Ma’s self-focused, oblivious heroine, Candance Chen, a second-generation Chinese immigrant, is vaguely aware of Shen Fever. She is mostly focused on her day job in publishing though, specifically in getting the Gem Stone Bible off the presses and into the store. But, as Chinese factories (read sweatshops) start closing, it becomes increasingly more difficult to make production deadlines. The upwardly mobile Candace wants to move out of the Bible department with its demanding producers, cheap paper, and lack of originality. She wants the art department, yet her conscious twinges during her visits to China, her long distance phone calls, the demands of her company and industry that no matter what, she get the closing factories to produce more at any cost to the workers. But conscious gets you nowhere in business.

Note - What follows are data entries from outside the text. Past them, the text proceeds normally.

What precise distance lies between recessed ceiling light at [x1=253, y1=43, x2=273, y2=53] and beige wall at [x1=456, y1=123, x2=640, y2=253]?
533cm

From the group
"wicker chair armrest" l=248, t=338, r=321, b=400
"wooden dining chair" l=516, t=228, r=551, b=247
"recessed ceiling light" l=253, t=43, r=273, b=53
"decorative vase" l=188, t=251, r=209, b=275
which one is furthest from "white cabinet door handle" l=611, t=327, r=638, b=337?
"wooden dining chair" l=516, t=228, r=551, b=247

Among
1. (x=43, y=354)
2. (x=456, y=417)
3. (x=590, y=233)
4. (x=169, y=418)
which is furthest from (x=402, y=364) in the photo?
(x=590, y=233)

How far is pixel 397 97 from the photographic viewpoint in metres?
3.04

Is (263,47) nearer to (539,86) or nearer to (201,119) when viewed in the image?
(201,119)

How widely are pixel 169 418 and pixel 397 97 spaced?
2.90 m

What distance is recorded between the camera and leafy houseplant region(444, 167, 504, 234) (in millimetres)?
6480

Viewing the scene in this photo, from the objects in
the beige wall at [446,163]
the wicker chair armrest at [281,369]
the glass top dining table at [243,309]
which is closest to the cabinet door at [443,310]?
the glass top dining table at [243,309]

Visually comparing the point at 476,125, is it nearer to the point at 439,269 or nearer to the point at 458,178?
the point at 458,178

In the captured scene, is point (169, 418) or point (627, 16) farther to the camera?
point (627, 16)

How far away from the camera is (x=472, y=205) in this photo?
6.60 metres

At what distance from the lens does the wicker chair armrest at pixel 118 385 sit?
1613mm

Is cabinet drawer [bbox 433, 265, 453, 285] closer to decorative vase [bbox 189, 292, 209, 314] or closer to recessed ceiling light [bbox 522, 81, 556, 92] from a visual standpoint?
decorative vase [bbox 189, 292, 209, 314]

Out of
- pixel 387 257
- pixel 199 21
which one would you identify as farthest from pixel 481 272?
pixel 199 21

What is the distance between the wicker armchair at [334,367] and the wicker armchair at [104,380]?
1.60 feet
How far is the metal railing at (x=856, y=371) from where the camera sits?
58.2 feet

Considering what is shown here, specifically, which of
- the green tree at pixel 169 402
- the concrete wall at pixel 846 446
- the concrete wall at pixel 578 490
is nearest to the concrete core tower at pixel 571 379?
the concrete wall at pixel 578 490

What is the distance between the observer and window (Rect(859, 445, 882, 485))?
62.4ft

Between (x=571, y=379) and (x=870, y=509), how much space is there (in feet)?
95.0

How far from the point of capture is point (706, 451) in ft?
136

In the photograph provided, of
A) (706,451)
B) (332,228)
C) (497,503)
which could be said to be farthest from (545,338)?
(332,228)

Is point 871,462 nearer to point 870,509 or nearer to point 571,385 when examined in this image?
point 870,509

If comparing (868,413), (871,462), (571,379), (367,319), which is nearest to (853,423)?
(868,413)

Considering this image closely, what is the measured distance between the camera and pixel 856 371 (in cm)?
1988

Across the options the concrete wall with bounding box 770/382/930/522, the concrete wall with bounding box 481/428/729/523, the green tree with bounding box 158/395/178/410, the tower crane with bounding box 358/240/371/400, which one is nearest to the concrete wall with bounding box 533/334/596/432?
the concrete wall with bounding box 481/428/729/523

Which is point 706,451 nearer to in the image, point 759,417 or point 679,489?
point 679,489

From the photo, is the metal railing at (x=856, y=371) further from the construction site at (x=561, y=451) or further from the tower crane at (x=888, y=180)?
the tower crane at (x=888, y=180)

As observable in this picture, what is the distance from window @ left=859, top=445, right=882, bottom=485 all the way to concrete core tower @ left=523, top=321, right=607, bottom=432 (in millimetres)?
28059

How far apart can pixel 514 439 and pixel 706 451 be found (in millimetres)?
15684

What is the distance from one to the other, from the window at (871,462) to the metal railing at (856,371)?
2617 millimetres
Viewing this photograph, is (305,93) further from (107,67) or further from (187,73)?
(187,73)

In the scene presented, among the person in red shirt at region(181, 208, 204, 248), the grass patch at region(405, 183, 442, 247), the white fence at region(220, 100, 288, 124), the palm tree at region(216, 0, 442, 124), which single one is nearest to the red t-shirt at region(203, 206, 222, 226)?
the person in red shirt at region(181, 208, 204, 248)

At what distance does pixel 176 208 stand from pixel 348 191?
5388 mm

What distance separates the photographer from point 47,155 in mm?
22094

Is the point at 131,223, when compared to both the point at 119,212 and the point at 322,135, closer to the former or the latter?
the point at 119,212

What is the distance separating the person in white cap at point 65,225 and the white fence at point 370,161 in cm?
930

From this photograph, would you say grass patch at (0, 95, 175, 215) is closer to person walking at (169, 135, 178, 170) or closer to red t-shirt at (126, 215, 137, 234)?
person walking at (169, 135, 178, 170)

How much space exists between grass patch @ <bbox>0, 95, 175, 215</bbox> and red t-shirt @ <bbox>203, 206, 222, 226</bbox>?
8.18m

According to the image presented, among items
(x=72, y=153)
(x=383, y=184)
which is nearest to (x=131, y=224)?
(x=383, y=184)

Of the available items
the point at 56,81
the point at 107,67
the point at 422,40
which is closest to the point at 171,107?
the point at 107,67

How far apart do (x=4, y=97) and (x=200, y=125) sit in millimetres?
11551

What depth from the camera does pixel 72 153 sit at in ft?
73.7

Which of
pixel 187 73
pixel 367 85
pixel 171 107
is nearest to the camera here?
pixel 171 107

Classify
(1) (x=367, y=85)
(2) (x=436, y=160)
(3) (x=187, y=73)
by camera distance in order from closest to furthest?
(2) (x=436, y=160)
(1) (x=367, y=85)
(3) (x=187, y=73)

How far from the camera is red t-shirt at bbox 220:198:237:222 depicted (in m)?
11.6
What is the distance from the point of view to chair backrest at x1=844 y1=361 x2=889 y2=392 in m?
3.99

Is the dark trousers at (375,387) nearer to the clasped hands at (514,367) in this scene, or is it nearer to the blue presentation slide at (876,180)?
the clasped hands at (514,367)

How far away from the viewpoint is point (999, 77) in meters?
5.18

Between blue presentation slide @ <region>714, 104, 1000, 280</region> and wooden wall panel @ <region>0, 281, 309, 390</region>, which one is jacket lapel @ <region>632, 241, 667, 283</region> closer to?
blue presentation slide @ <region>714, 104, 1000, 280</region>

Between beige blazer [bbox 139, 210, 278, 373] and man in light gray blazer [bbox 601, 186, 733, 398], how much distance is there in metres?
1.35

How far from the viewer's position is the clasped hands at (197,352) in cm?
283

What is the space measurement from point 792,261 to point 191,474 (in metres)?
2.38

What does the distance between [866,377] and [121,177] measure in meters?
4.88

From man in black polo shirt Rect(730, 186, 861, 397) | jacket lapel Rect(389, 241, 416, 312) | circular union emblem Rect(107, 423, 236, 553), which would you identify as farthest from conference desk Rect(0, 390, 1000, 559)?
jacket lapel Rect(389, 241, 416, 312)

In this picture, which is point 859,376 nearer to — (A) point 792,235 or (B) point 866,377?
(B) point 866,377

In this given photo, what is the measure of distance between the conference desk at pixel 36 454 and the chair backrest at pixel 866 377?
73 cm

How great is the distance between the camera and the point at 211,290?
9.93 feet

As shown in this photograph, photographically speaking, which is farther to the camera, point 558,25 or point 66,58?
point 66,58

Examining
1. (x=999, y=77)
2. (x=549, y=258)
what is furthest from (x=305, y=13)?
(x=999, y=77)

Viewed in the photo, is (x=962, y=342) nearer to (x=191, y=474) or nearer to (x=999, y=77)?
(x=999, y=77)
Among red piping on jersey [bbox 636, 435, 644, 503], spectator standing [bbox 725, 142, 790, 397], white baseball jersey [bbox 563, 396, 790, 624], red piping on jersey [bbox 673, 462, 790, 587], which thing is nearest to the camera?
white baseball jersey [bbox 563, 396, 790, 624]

As her daily routine plods during the elongating summer days, she argues with her dreamer boyfriend in his basement apartment, prepares for a break-up, and keeps going into work as her company begins to issue face masks and warnings and hire contractors to sanitize the offices. It’s like any other day – fashion jokes about face masks and demanding phone calls and dodging calls from the boyfriend she has lost. It hardly seems like the beginning of the end. Or, conversely, it has always just been the end.

big germWhen Candance is the only one left, still holding onto the old world in an abandoned Manhattan populated only by the fevered, forever trapped in their memories and enacting them back to back until starvation and death, she realizes that she must accept this new world and move on. When she runs into Bob and his group, heading for some unknown facility where all manner of things will be well again, she joins. But this survivor’s group may be worse than the fever. She has a new secret as well, one she must keep from the group’s crazed religious leader. Time, however, is hardly in her favor.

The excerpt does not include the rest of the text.